I understand making that call, deciding that you can’t be well or happy with your family of origin. That you’re just so different, so utterly incompatible, that the relationship only brings pain to all parties involved. The idea of the happy family is so ingrained in our culture, that we cling desperately to even the worst origins. It takes a deep, abiding courage to let go.
She always wanted something that I couldn’t give, Ivan told me.And I’m sorry for that. Maybe some people shouldn’t be parents.
“She’s gone now,” he says. “Ivan’s gone.”
It’s so final. We always think that we’ll die with everything resolved, a happy ending to all the challenges in our lives. Not Dana and Ivan. The box of his memories sits in my office; the letter he wrote her disappeared. But I won’t think about that now, this thing that’s utterly out of my control.
“We’ll build our own family,” I say. “We’ll learn from the mistakes of others. Do better.”
The pendant around his neck glitters in the firelight.
Maybe it worked after all. For him anyway. I should put mine on.
Later that night when Chad is sleeping, I sneak into the bathroom and take the pregnancy test I’ve been hiding. My hopes are not very high because I’ve been disappointed so many times and I’ve grown a bit numb to the whole process. As I wait, I stare out the narrow window that looks across Thirty-Seventh Street. All the windows are dark, too far to see inside anyway.
A noise out in the hallway attracts me to the peephole and I stare out into the elevator lobby we share with Charles and Ella.
Standing there is the little boy from the basement. I draw in a deep gasp.
He stares at my door, his face still and pale, wearing the same school uniform, shorts and a little jacket, pressed white shirt. I’m frozen with fear, want to scream but can’t.
Slowly, the elevator door opens behind him, but the elevator is not there. It’s just a gaping maw. I fumble with the lock, watching in horror as he backs up and disappears into the shaft. I hear his wailing, growing fainter then stopping abruptly.
But when I open the door, my heart hammering, the elevator is closed, the hallway empty, bright and clean. I stand staring at the emptiness. There’s music coming from Charles and Ella’s, a light piano tune. My heart is a jackhammer, blood rushing in my ears.

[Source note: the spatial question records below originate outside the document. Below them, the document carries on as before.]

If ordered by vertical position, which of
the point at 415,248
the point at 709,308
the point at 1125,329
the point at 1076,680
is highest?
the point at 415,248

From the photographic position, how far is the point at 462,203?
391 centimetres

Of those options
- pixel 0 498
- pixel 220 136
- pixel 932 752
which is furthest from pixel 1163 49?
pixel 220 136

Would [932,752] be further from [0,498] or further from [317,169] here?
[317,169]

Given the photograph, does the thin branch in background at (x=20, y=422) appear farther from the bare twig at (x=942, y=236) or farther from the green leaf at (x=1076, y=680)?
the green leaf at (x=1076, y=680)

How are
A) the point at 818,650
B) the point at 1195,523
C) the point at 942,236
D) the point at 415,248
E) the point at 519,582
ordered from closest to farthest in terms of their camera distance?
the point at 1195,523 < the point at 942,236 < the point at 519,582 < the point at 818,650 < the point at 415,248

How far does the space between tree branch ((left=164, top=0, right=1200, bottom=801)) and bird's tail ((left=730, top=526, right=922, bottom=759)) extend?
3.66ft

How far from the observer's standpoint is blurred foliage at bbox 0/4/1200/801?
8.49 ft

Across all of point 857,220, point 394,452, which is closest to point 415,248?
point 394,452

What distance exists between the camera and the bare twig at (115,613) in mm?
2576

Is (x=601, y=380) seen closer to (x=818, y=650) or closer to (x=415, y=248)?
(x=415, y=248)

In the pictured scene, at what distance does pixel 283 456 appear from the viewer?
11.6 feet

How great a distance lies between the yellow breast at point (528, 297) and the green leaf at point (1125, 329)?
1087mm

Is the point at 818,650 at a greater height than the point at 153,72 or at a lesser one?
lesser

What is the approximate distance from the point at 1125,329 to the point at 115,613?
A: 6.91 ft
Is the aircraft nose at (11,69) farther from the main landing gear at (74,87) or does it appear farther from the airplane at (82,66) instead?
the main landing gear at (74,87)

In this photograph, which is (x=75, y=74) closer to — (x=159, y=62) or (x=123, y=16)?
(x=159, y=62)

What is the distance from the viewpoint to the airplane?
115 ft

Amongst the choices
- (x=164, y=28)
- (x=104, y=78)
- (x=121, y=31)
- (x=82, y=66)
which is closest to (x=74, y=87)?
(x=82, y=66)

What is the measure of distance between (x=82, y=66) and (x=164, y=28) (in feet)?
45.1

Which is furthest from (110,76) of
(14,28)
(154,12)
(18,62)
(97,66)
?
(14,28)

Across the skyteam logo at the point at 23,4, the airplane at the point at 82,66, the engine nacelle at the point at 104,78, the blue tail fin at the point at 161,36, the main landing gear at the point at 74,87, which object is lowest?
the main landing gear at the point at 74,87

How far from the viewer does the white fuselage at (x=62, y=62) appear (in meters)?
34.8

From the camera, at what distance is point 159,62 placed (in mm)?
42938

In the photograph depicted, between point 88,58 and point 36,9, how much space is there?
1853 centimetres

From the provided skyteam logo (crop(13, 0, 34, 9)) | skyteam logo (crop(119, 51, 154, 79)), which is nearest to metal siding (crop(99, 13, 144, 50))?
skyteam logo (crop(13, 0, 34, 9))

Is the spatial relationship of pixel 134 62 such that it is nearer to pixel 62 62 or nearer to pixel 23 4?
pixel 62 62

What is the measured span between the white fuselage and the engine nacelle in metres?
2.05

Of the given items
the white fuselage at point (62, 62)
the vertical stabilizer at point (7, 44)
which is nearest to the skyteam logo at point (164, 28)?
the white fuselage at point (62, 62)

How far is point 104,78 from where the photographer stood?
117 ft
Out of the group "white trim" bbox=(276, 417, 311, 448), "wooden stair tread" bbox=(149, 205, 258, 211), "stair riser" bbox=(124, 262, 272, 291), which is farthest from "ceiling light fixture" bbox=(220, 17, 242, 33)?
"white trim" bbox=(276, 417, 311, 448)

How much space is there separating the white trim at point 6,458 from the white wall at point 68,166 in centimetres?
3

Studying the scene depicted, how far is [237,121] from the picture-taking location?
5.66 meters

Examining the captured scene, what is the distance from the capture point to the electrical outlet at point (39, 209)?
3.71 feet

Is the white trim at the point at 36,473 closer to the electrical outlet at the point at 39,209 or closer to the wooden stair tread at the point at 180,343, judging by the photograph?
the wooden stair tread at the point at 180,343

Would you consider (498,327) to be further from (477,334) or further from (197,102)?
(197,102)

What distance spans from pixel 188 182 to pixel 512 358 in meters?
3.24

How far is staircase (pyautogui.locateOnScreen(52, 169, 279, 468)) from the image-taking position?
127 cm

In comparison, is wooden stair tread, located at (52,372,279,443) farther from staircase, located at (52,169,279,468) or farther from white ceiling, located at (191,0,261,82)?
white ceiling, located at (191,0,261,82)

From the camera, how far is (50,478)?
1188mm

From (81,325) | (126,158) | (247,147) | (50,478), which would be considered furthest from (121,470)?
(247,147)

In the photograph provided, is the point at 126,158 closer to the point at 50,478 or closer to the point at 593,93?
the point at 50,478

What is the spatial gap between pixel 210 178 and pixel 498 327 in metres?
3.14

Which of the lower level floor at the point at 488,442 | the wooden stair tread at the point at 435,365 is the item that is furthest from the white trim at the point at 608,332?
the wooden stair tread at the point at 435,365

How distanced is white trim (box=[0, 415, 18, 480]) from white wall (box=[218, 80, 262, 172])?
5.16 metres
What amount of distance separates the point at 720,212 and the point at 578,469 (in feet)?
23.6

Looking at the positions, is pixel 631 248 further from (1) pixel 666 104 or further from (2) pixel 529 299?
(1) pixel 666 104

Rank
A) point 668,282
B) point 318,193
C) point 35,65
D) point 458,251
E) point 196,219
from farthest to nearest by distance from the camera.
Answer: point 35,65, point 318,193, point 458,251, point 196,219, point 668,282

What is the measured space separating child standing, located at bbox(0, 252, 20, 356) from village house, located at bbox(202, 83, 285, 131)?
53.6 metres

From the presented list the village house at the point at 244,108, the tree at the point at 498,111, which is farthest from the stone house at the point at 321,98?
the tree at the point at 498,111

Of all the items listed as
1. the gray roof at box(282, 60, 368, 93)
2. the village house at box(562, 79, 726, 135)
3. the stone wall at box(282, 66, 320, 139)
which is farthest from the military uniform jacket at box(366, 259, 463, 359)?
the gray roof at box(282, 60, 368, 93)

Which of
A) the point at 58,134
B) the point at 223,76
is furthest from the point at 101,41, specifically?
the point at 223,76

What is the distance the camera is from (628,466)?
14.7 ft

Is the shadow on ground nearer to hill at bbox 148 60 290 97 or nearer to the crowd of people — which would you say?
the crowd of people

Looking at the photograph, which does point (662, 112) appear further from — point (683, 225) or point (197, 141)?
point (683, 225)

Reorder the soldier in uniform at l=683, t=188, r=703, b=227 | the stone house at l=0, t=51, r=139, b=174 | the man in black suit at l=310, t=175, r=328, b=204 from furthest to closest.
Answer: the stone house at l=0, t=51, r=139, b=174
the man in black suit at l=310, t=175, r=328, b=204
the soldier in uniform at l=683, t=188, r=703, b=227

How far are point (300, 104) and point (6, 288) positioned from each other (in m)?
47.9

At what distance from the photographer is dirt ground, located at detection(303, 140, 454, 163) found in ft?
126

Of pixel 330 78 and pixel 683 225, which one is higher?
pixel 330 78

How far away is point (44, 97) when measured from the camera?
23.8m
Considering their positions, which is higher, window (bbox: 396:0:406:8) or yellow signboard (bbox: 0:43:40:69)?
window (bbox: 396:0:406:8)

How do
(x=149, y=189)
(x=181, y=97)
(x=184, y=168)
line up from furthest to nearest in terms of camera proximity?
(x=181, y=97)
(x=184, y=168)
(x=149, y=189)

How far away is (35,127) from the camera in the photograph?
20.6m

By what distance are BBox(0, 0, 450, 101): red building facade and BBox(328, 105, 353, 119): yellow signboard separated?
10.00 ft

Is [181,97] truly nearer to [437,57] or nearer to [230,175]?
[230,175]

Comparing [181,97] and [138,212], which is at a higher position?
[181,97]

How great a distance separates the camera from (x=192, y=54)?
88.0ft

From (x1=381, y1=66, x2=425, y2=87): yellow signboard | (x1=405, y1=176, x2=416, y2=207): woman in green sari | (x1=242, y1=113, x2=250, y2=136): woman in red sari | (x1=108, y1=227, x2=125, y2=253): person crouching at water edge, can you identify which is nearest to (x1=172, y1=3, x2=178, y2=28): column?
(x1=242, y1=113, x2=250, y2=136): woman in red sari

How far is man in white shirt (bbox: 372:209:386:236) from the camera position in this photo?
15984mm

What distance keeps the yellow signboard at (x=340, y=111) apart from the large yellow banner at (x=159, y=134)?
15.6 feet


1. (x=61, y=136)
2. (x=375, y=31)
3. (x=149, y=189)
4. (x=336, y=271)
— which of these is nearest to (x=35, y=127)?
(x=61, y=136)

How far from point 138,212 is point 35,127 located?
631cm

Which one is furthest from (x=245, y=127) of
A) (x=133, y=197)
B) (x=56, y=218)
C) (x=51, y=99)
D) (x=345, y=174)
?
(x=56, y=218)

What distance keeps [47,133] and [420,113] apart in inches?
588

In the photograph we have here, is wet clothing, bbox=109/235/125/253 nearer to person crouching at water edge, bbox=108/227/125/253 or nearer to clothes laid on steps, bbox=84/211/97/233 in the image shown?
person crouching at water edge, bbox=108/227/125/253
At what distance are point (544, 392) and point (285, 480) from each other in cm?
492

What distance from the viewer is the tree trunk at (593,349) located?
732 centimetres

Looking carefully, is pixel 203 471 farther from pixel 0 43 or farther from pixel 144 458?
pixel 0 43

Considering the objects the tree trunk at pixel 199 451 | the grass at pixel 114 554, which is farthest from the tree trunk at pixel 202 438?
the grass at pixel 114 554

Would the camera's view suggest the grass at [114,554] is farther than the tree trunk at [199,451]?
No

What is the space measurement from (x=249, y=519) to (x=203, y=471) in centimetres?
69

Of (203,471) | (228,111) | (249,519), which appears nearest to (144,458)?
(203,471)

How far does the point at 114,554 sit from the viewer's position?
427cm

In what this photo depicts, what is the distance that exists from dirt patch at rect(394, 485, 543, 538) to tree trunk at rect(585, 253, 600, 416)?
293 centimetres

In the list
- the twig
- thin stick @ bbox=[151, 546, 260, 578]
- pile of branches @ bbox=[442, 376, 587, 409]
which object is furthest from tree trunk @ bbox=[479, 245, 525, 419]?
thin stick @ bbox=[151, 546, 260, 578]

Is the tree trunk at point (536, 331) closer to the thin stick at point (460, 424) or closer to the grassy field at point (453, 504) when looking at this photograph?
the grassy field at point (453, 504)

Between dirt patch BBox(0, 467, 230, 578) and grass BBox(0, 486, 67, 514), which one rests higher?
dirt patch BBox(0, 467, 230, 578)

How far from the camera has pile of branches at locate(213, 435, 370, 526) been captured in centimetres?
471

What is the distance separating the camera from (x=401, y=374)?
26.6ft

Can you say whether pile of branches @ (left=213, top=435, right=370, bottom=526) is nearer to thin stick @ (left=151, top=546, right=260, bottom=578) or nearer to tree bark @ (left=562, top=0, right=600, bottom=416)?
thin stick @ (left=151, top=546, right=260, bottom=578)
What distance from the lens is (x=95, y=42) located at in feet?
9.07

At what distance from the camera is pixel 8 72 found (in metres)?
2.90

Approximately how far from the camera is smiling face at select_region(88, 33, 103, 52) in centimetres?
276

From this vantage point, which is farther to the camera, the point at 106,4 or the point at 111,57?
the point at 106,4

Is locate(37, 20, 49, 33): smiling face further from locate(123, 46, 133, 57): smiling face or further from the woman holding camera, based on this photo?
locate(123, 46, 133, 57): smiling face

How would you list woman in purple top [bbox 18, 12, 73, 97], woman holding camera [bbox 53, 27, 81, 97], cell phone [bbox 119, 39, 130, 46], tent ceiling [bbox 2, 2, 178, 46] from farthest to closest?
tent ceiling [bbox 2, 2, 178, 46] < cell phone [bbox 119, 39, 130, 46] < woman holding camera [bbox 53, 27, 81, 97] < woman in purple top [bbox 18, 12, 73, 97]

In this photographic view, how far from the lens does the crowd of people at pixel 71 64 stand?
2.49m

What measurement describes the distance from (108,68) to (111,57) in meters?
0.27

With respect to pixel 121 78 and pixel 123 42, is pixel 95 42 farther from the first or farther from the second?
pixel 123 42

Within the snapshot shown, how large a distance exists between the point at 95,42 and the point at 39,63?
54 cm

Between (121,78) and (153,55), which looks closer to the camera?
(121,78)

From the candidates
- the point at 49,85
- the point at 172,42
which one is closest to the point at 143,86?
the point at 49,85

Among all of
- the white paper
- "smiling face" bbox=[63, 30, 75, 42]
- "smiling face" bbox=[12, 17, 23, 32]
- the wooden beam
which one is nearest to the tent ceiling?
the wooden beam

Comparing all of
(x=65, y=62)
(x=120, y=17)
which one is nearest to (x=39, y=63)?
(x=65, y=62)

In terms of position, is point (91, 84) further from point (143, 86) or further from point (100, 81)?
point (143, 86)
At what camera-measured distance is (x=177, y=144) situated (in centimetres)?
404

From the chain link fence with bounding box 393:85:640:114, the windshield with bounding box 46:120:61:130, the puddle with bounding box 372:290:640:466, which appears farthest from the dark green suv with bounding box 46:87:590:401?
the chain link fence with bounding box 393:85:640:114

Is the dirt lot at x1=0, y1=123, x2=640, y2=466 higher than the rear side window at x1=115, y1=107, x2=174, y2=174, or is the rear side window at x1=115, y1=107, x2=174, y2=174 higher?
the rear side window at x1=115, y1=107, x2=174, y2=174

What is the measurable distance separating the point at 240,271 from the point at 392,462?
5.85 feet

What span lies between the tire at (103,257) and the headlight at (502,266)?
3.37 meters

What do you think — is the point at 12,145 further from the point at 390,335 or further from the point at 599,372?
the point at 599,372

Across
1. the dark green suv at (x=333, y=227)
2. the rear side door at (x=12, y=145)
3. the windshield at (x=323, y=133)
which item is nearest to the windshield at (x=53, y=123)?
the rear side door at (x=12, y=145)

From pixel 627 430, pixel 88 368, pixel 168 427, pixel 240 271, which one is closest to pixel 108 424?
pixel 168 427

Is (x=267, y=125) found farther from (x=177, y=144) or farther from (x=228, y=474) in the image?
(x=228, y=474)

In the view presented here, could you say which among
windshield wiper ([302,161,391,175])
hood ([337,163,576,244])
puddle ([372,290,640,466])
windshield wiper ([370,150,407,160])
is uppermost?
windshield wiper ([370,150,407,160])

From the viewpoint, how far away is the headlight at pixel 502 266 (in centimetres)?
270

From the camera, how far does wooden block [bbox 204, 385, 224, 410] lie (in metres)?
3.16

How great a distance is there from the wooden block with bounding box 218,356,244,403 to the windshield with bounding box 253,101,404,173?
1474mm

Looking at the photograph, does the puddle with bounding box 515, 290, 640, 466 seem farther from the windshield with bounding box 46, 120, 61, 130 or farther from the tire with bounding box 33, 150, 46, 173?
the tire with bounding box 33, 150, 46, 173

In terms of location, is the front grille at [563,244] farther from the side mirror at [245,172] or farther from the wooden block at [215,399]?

I stand there for I don’t know how long.
Looking, watching the empty space, heart finally slowing, breath easing. Trauma. Anxiety. These visions are how my form of PTSD manifests itself. That’s what Dr. Black says. I cling to that. Repeat the mantras he gave me. Finally, my breath returns to normal, and I step back inside the apartment, mind boggling, grasping at what just happened. What did I see?
Still shaking a little, I remember the posting on the chat forum. Ghosts of the Windermere. What if I’m not the only one who’s seen him?
“Ms. Lowan?”
I practically leap out of my own skin. It’s Abi on the intercom. What the actual fuck?
“Yes, Abi,” I manage, my voice sounding cold even to my own ears.
“Everything all right?”
“Everything’s fine.”
“I saw you come out into the hallway. You looked frightened.”
“That’s all you saw? Just me.”
I can still see those dark eyes, that intense little face. Who is he? What does he want?
“That’s all.”
“I thought—I heard something.”
“Quiet night tonight. Everyone’s in. No visitors.”
So he’s like the gatekeeper to the Windermere? I still have yet to see another person working the door and the elevator.